It estimated that the world’s largest line has that amount of market share on the eastbound leg, and detailed how skipping selective westbound sailings out of Asia in February and March have led to the current eastbound capacity crunch.

“Maersk’s current difficulties can be attributed to its incessant focus on maintaining market share and to a failure to assess properly the impact of the cancelled westbound sailings on its eastbound capacity,” it said.

The carrier suspended its AE8 service at the end of February, which meant its weekly loading capacity ex-Europe was reduced from 65,000 teu to 58,500 teu – a withdrawal of 10% of its capacity.

Further skipped sailings in March – which occurred sporadically over its AE2, AE6, AE7 and AE9 services – resulted in another 48,500 teu of withdrawn slots over the month, leading to a 20% reduction in monthly capacity.
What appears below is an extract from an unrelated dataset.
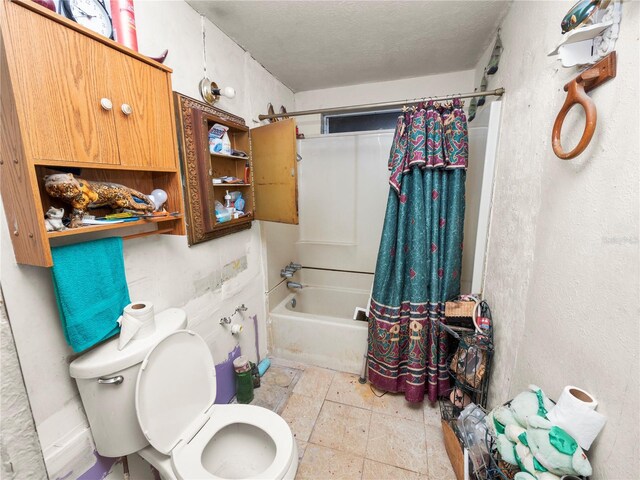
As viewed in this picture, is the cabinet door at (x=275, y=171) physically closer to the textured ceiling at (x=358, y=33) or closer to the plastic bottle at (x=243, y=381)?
the textured ceiling at (x=358, y=33)

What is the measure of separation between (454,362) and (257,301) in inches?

Alphaliner concluded: “Maersk Line’s situation looks severe, as carriers would not normally publicly cease bookings completely even as they seek to clear overbooked positions.
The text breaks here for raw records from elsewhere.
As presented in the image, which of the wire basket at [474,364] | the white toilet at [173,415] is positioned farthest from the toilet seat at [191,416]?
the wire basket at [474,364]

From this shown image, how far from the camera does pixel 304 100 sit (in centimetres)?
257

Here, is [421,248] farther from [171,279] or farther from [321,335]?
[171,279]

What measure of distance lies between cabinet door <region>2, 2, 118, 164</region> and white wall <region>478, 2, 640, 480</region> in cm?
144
“The move could benefit Maersk’s rivals, at least those for which the shortage is not so acute.”

Its competitors have certainly taken the opportunity to announce rate increases, given that evidence of a squeeze has been emerging over the last month. Since the beginning of March MSC has issued no less than four separate rate hikes under various guises, amounting to an extra $250 per teu, along with a $300 per teu no-show fee, as reported last week in The Loadstar (although some of these are emergency fuel surcharges, and The Loadstar can see for itself how the price of fuel has increased).

CMA CGM has also announced a strange bundle of weirdly specific new charges, effective April 15: $10 container security fee, $14 Suez Canal surcharge and a $54 Aden Gulf surcharge.
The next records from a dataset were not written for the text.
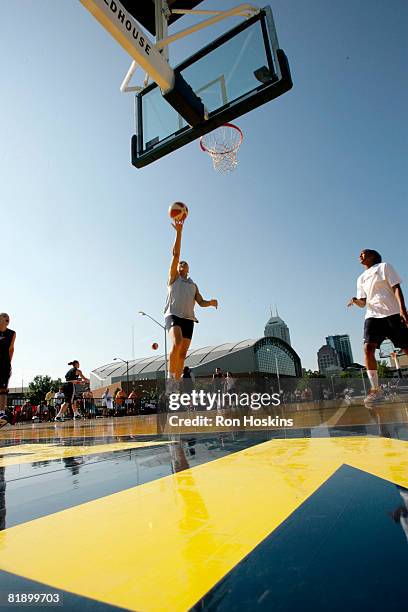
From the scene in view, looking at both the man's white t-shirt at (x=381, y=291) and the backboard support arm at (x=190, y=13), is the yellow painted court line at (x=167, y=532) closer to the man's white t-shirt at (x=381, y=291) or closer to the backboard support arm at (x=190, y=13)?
the man's white t-shirt at (x=381, y=291)

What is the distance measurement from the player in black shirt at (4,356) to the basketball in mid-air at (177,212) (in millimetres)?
3145

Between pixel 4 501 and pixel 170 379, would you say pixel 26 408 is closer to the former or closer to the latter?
pixel 170 379

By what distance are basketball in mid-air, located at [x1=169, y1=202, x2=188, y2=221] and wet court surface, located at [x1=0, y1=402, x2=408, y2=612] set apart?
3.05 m

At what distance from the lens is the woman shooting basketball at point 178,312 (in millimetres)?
4395

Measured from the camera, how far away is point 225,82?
193 inches

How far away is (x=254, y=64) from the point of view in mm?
4637

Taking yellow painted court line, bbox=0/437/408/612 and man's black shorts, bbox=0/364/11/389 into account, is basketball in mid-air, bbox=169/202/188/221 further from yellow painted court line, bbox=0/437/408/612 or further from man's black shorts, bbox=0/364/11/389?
man's black shorts, bbox=0/364/11/389

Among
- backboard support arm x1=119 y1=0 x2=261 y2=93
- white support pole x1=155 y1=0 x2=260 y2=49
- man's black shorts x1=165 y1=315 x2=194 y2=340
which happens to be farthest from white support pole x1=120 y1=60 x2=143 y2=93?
man's black shorts x1=165 y1=315 x2=194 y2=340

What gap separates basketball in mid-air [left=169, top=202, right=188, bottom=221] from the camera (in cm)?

It seems much of the increases are targeted at waste products shippers and their forwarders – the heavier, less valuable cargoes. Sources report that Hanjin and K Line are declining all scrap metal shipments, while China Shipping has announced an April 1 GRI (which The Loadstar assumes is not a joke) for waste paper and plastic shippers of $150 and $200 per teu respectively to China base ports and Hong Kong and south-east Asia.

The current assumption from analysts is that space restrictions will ease over the second quarter as new capacity comes on stream and a new round of market share infighting begins.

“Whatever traction rates increases there has been, it will likely fall away again,” Drewry’s Neil Dekker tells us. “Carriers being carriers, we believe that the stance they have at the moment will fall away prior to the peak season.”